The Tanzania mortgage market is expected to shrink this year due to a credit crunch, high interest rates and some banks, which had planned to offer this facility, pulling out of the market.
The banks include Meru Community Bank and Covenant Bank for Women, whose operations were shut down by the Bank of Tanzania this year due to inadequate capital.
The minimum core capital is Tsh7.5 billion ($3.3 million). According to the Bank of Tanzania, the maximum tenure of any mortgage loan should not exceed 20 years.
Total lending by the banking sector for mortgages reached Tsh476.54 billion ($214.4 million) and the total number of mortgage was 2,686 as at December 2016.
Interest rates for mortgages vary between 16 per cent and 21 per cent. This makes the country’s mortgage market smaller compared with Kenya, Rwanda and Uganda.
Data shows that in Kenya, various commercial banks charge between 12.3 and 15.6 per cent on mortgages while in Rwanda and Uganda, they are almost the same as those in Tanzania.
Mortgage debt outstanding as a proportion of Tanzania’s GDP stood at Tsh416.94 billion ($187.6 million) as at end of December 2016. This is lower than other East African countries.
In Rwanda, it stands at around 3.6 per cent of the GDP while in Kenya and Uganda, it is at 3.4 per cent and 0.9 per cent respectively.
At the same time, tighter lending criteria by lenders has made it even more difficult for people with little or no deposits to secure funds. This is because most lenders cannot afford relatively long-term financing and few housing developers.
However, there are signs of growing competition in the market, with a number of major lenders reducing their rates.
For example, First Housing Company Ltd came in the market with the lowest rate, offering four new mortgage products at a fixed prime lending rate of 15 per cent, which is the lowest rate for mortgages in the country.
Its products include home purchase, improving an existing home, extending an existing home and financing equity in a home.
Tanzania has the second highest mortgage interest rate at 18 per cent while Uganda is leading with 19 per cent. Kenya charges 14 per cent, Rwanda 16 per cent and Burundi 16 per cent also, according to a review by the Centre for Affordable Housing Finance in Africa.
The proportion of urban households who could afford a $7,500 house in Tanzania is estimated at 11 per cent, followed by Burundi and Rwanda (10 per cent), Ugandans (27 per cent) and Kenyans (61 per cent).
The domestic mortgage market is dominated by five top lenders, accounting for 70 per cent of the mortgage market. Equity Bank commands 20 per cent of the mortgage market share, followed by Diamond Trust Bank (16 per cent), Stanbic Bank (11 per cent), Bank M (10 per cent) and Azania Bank (9 per cent).

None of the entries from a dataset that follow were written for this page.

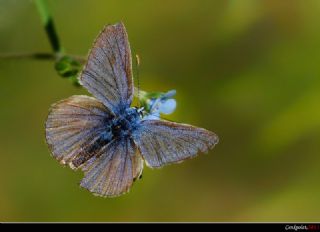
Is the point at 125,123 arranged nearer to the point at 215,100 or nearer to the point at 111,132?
the point at 111,132

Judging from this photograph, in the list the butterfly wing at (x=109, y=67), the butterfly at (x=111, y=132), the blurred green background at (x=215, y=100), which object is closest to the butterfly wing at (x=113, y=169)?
the butterfly at (x=111, y=132)

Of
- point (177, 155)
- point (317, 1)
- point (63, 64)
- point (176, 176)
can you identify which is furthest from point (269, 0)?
point (177, 155)

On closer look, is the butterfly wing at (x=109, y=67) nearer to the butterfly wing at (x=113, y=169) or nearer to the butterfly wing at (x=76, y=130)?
the butterfly wing at (x=76, y=130)

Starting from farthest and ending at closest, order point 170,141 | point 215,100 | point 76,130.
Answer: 1. point 215,100
2. point 76,130
3. point 170,141


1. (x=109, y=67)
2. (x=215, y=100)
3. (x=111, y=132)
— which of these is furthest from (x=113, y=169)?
(x=215, y=100)

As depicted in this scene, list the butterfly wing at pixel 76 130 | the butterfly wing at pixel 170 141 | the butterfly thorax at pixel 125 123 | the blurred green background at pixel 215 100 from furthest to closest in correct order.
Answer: the blurred green background at pixel 215 100 < the butterfly thorax at pixel 125 123 < the butterfly wing at pixel 76 130 < the butterfly wing at pixel 170 141

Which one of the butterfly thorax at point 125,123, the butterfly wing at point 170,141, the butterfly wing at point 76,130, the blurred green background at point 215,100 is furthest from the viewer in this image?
the blurred green background at point 215,100

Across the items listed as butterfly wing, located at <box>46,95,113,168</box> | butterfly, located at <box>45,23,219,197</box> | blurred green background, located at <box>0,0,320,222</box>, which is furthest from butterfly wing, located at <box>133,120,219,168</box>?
blurred green background, located at <box>0,0,320,222</box>

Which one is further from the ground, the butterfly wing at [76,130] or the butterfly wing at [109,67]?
the butterfly wing at [109,67]

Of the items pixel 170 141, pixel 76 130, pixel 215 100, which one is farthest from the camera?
pixel 215 100
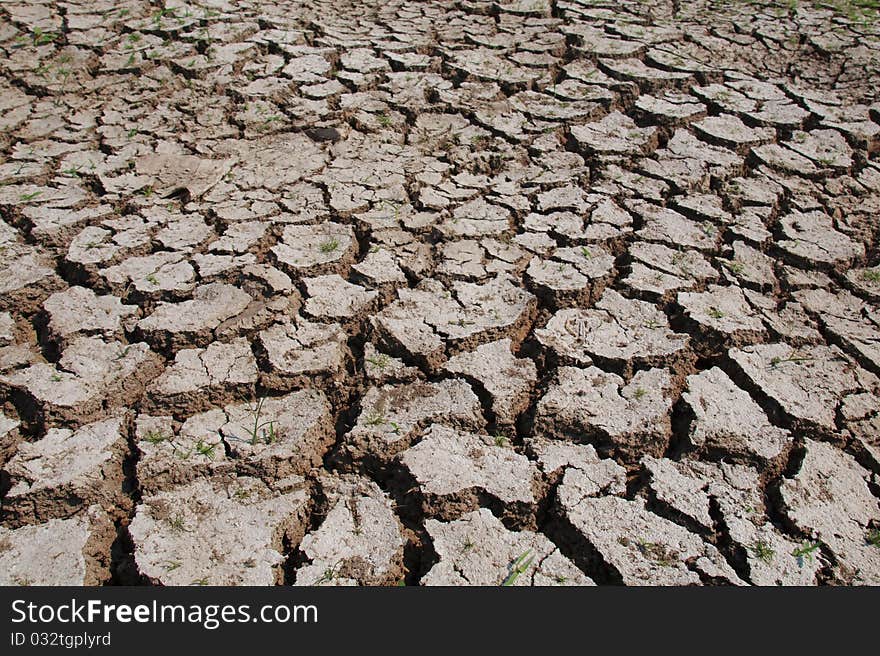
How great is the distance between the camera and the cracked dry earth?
5.54ft

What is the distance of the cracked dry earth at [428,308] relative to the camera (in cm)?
Result: 169

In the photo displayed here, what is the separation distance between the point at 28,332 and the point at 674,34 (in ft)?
10.4

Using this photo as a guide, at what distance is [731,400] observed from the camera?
2004 millimetres

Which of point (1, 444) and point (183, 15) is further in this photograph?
point (183, 15)

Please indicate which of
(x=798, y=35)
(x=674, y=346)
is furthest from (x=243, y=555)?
(x=798, y=35)

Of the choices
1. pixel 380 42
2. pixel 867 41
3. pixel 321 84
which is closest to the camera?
pixel 321 84

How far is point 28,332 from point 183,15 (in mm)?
2193

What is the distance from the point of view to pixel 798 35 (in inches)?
157

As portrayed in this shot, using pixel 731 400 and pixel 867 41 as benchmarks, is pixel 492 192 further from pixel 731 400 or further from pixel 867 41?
pixel 867 41

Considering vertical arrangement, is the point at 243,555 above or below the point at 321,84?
below

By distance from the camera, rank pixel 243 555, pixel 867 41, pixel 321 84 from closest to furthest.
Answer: pixel 243 555 → pixel 321 84 → pixel 867 41

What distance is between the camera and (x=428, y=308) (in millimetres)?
2238

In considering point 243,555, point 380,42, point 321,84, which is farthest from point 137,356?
point 380,42

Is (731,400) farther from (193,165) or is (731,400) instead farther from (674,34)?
(674,34)
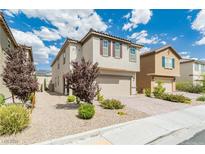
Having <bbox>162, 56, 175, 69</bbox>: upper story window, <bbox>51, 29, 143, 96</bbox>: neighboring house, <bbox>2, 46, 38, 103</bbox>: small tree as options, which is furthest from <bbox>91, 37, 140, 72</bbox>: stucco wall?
<bbox>2, 46, 38, 103</bbox>: small tree

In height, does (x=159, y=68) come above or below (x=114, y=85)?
above

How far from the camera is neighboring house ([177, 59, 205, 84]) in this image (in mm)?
27812

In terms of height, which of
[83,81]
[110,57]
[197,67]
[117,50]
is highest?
[117,50]

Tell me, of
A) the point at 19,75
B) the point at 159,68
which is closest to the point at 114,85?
the point at 159,68

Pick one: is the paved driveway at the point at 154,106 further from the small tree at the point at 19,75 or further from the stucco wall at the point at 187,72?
the stucco wall at the point at 187,72

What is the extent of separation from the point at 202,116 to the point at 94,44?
999cm

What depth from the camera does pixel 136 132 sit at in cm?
572

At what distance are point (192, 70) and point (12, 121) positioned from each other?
99.4 ft

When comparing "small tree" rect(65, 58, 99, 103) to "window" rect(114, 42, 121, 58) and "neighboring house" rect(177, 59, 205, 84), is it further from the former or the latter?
"neighboring house" rect(177, 59, 205, 84)

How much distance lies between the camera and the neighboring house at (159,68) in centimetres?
1959

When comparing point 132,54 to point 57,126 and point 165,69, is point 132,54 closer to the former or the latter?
point 165,69

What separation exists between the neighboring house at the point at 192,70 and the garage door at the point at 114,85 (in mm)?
17409

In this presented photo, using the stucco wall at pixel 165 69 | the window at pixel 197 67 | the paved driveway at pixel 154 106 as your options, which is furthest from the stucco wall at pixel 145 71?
the window at pixel 197 67
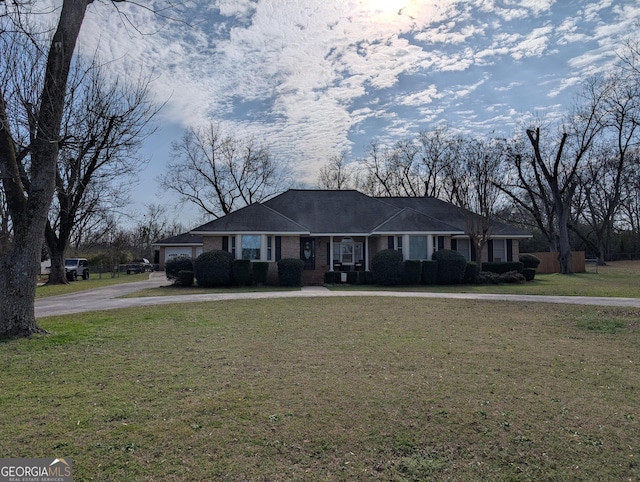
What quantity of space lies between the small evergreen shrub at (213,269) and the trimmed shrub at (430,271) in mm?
10376

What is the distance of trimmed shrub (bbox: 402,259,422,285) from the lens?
23172mm

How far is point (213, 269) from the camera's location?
2186 centimetres

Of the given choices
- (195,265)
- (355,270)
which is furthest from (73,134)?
(355,270)

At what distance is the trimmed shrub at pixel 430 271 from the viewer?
23391 millimetres

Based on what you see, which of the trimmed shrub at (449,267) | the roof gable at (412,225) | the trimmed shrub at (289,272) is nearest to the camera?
the trimmed shrub at (289,272)

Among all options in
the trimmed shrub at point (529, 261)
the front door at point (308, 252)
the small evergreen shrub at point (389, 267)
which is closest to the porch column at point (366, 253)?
the front door at point (308, 252)

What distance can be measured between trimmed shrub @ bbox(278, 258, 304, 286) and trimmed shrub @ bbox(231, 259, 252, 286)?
1768 millimetres

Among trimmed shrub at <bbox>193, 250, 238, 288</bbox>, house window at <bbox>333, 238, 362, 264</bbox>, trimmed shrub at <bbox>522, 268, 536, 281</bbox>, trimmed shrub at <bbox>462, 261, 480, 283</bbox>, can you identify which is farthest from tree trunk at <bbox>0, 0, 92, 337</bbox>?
trimmed shrub at <bbox>522, 268, 536, 281</bbox>

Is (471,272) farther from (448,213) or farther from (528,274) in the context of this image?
(448,213)

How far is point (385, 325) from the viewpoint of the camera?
10.2 meters

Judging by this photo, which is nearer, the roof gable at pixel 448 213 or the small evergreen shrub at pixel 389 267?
the small evergreen shrub at pixel 389 267

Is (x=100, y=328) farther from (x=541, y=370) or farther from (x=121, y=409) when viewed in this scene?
(x=541, y=370)

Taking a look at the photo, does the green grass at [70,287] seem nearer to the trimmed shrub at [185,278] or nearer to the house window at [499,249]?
the trimmed shrub at [185,278]

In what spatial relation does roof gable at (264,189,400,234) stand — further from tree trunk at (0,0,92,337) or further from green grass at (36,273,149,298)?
tree trunk at (0,0,92,337)
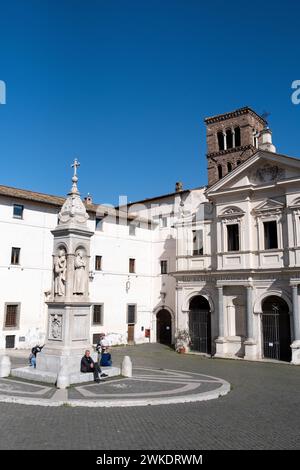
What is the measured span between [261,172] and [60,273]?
1658cm

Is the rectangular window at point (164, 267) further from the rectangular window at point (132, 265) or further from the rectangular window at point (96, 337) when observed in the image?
the rectangular window at point (96, 337)

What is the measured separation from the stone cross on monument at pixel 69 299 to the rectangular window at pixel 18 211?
1306 centimetres

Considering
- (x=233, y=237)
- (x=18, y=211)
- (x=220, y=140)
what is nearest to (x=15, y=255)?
(x=18, y=211)

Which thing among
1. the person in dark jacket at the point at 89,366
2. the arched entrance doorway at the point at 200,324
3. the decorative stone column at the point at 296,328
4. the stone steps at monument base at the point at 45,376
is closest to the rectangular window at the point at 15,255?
the arched entrance doorway at the point at 200,324

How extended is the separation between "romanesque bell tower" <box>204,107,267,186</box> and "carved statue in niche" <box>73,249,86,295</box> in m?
29.3

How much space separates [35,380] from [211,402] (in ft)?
21.5

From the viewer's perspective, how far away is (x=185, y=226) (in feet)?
101

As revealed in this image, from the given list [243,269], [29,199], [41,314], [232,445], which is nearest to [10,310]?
[41,314]

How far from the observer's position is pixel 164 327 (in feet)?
121

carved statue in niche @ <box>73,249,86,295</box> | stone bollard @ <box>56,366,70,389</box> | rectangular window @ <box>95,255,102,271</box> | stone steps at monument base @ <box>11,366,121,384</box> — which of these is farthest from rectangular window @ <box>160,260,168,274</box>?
stone bollard @ <box>56,366,70,389</box>

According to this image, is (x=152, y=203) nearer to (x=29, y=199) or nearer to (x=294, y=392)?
(x=29, y=199)

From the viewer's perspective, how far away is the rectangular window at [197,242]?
2994cm

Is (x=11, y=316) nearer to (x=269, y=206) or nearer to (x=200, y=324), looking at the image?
(x=200, y=324)

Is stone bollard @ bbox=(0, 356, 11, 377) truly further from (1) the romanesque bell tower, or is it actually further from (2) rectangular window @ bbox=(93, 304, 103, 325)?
(1) the romanesque bell tower
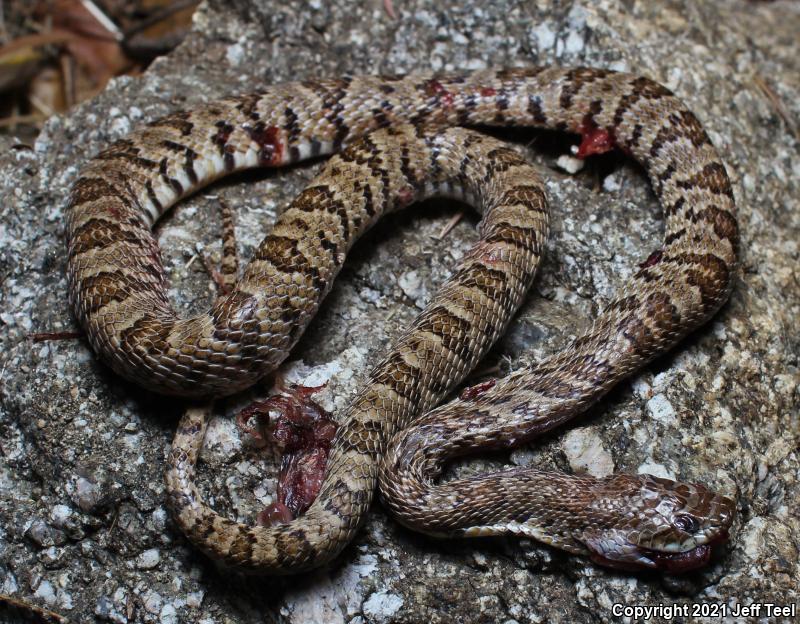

“The lending market is currently beset by high uncertainties with the ongoing credit crunch, falling house prices, rising arrears and repossessions and indebted consumers struggling to get approval for earning credit,” said Lussuga Kironde of Ardhi University.
Prof Kironde said lenders would continue to make their lending criteria even more strict, while focusing on growing their customer base.